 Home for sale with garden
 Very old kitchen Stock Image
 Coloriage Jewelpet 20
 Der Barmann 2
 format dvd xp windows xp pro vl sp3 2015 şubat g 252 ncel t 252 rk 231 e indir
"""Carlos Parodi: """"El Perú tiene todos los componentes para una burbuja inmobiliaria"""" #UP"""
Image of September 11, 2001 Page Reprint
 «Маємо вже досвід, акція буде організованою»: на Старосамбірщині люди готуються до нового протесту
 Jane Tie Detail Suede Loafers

==

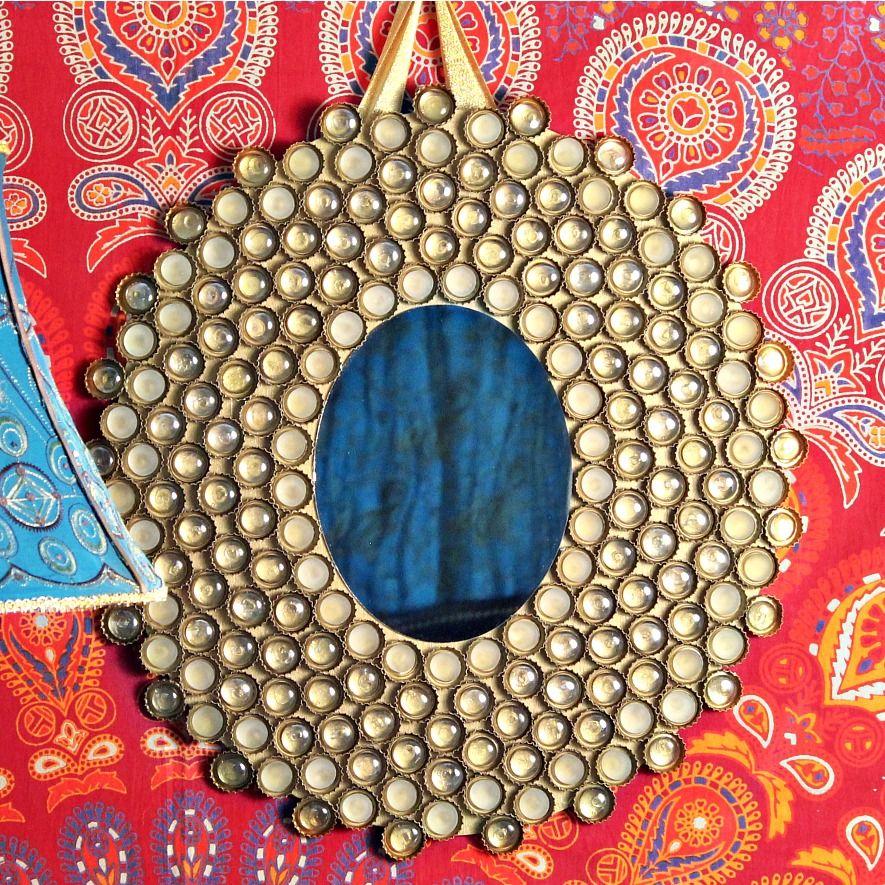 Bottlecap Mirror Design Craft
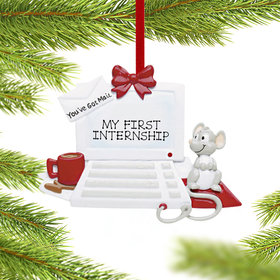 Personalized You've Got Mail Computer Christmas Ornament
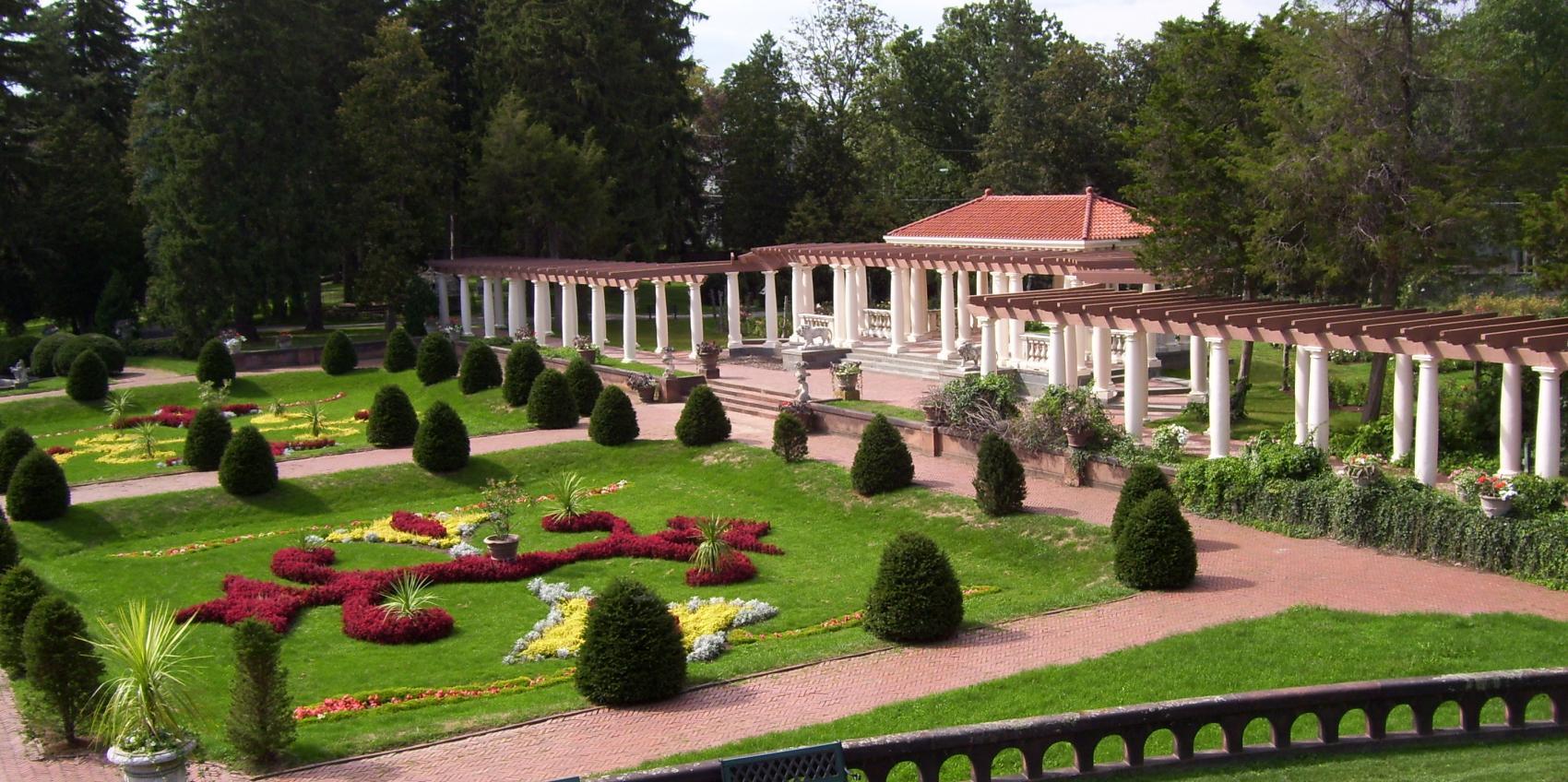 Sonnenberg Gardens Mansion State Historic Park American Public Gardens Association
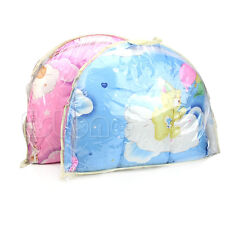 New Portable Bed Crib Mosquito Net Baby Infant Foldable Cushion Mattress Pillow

---

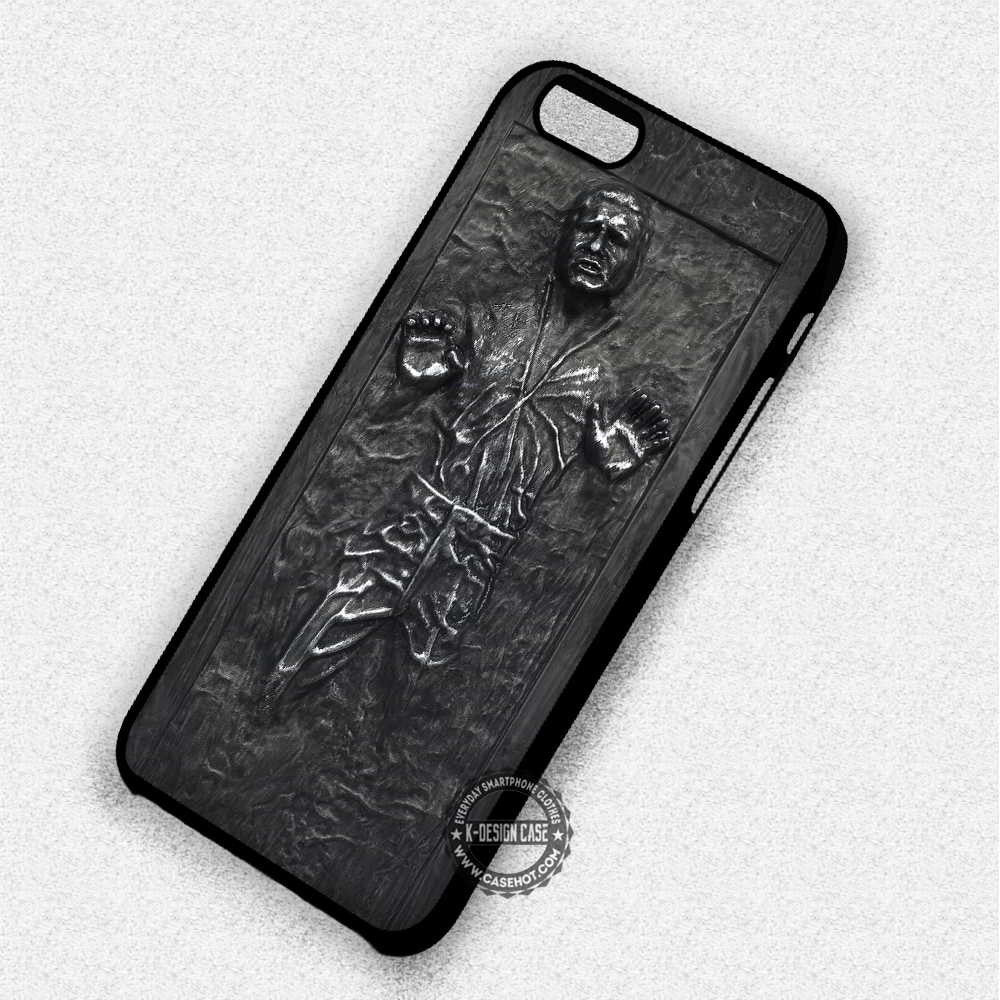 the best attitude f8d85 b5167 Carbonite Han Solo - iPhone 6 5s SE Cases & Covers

§ **What is expected**: Please output the lines of the listing above that fall in the stretch from the one with "Home for sale with garden" through the one with "Jane Tie Detail Suede Loafers", exactly and only those.

§ **Answer space**:
 Home for sale with garden
 Very old kitchen Stock Image
 Coloriage Jewelpet 20
 Der Barmann 2
 format dvd xp windows xp pro vl sp3 2015 şubat g 252 ncel t 252 rk 231 e indir
"""Carlos Parodi: """"El Perú tiene todos los componentes para una burbuja inmobiliaria"""" #UP"""
Image of September 11, 2001 Page Reprint
 «Маємо вже досвід, акція буде організованою»: на Старосамбірщині люди готуються до нового протесту
 Jane Tie Detail Suede Loafers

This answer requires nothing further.